Tu le connais par cœur, cet univers. Les trous sur la banquette de velours élimé, dans lesquels tu peux glisser ton doigt pour sentir la mousse qui se délite. La cabine qui a été enlevée, pour gagner un peu d’espace sur les côtés. Les petites gravures  ça et là, sur le plastique ou sur la tôle, comme des traces laissées par ceux qui ont tenté leur chance avant toi. La peau des autres contre tes bras. Leur souffle chaud, les plaintes ou les mots âcres qu’ils lâchent parfois. Le clapotis de l’eau qui se brise contre les parois du jerrican,  petite mer agitée - une mer coupée d’essence, pour que personne ne soit tenté d’en boire trop. L’odeur  aigre, poisseuse, animale, dont tu ne sais plus si elle t’appartient ou pas et qui ne te dérange plus depuis longtemps. Le gémissement du moteur quand il patine, descendez, il va falloir pousser. La lueur des phares d’un 4*4 et l’harmonie parfaite de trente cœurs qui s’emballent de terreur. Si ce sont des trafiquants, qu'est ce qu'ils te prendront ? Ton argent, tes reins ou tes yeux ?
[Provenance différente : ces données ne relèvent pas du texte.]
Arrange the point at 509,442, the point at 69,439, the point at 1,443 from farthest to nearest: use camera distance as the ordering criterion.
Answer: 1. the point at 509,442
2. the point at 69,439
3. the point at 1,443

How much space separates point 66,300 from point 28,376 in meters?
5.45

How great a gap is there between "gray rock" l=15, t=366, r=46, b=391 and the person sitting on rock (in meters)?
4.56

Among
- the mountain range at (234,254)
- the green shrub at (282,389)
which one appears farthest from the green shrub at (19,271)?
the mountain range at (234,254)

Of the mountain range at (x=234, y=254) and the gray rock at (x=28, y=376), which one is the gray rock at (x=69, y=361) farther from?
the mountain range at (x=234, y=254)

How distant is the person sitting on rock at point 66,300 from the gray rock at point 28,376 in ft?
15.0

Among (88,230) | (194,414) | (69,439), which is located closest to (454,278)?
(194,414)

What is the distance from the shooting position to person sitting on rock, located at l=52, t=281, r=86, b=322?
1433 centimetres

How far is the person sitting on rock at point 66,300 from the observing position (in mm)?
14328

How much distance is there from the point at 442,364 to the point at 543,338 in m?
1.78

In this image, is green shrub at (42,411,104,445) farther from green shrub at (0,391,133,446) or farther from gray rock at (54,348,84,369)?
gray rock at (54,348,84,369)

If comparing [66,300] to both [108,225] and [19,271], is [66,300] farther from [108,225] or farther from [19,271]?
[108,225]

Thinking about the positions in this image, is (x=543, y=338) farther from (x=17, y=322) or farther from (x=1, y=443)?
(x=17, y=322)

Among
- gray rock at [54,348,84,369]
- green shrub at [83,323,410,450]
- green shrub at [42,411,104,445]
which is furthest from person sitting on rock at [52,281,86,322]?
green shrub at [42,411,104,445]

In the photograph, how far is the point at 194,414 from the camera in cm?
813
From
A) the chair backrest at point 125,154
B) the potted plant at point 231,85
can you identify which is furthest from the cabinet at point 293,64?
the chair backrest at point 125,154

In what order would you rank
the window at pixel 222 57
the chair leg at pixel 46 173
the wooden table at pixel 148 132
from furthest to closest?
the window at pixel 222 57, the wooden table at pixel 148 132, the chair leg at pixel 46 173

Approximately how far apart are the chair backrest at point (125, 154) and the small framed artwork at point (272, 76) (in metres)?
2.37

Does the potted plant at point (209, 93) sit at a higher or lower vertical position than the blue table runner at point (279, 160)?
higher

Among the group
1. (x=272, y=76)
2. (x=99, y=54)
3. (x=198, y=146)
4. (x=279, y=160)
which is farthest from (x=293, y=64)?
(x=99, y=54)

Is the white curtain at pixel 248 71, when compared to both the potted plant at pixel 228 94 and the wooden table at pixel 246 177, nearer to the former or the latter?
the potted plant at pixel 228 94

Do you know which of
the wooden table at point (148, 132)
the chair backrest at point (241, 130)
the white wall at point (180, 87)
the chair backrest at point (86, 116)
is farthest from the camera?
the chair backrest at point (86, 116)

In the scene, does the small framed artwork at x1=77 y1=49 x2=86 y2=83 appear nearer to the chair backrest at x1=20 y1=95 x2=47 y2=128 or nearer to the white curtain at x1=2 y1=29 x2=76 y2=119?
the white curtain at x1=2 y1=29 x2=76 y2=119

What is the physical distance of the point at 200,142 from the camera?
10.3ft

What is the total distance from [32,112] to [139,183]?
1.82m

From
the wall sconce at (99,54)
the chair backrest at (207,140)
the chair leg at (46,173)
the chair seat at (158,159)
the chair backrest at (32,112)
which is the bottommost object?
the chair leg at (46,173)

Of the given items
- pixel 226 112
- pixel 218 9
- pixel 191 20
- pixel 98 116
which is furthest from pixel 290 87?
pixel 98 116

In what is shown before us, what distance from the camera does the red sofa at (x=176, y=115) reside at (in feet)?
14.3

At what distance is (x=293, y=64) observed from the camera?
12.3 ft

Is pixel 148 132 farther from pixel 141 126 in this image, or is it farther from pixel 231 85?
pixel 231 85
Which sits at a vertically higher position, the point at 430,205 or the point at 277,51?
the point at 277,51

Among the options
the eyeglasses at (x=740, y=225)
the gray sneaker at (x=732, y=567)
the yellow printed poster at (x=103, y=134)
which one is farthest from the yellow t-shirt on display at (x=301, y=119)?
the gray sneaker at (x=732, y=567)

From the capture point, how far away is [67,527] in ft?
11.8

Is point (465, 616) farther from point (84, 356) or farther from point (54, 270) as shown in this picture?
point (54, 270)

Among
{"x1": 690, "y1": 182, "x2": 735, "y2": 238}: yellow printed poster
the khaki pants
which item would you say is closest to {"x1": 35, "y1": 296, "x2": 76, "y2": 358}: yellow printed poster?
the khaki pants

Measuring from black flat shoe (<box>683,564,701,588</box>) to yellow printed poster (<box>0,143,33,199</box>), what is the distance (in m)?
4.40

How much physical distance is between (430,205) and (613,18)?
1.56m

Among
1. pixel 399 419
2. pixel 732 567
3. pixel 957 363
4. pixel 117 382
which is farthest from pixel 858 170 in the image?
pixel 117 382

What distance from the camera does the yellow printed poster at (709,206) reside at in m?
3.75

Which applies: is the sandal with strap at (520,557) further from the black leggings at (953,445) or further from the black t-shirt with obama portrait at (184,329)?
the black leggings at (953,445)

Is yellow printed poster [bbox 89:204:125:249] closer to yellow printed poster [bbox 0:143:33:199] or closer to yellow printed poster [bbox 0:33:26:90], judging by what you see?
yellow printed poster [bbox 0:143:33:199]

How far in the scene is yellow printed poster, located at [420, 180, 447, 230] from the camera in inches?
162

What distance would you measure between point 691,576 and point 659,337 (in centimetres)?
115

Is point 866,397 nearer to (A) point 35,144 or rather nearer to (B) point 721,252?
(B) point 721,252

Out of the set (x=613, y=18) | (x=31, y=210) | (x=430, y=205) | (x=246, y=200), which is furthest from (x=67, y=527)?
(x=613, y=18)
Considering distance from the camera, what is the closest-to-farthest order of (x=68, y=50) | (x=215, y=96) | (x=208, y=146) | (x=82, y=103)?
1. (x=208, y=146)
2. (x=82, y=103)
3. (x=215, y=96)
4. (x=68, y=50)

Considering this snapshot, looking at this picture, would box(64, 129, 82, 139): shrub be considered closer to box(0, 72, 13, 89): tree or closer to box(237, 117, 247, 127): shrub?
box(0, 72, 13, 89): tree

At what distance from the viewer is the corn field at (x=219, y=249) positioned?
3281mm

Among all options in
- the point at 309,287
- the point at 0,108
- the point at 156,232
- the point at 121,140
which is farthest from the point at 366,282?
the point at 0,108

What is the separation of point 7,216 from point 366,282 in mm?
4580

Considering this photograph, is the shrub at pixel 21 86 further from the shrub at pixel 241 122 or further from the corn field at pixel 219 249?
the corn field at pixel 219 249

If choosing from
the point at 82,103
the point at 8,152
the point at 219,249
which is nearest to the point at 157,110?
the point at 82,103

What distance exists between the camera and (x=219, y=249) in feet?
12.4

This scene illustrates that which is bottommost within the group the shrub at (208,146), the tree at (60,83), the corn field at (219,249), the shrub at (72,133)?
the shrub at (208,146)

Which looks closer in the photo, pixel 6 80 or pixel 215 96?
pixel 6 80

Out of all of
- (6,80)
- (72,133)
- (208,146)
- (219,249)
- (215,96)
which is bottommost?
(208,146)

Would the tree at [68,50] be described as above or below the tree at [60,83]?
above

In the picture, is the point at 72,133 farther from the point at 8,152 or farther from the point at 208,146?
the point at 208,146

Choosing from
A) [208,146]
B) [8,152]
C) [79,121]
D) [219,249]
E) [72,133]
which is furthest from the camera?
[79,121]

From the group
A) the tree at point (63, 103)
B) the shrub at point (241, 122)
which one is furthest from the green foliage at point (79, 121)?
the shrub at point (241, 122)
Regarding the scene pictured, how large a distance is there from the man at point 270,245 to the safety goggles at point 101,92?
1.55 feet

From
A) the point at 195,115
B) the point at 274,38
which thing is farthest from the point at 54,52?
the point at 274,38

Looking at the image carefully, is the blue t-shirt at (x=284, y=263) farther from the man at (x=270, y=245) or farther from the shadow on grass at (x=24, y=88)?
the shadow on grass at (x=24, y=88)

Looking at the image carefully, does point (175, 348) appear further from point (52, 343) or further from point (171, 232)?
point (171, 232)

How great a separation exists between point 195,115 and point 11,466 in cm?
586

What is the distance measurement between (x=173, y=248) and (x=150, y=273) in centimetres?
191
Le sable qui s’insinue partout. Les yeux qui brûlent, la gorge dont les parois te semblent être devenues de bois. La fournaise de la journée qui te fait languir de la nuit. Le froid de la nuit qui te fait languir de la journée. Les formes desséchées que tu voudrais ne pas regarder mais sur lesquels tes yeux accrochent tout au long du chemin. Le chapelet que tu égrènes entre tes doigts, Seigneur Tout Puissant, faites que je ne sois pas le prochain.
Si la dune est trop raide, monter à pied.
Si un passager meurt, le jeter par-dessus bord.
Au bout du troisième, tu n’y es toujours pas habitué. Et tu te fais horreur, parce que tu viens de penser que désormais, tes trois mètres carrés te semblent légèrement moins étriqués.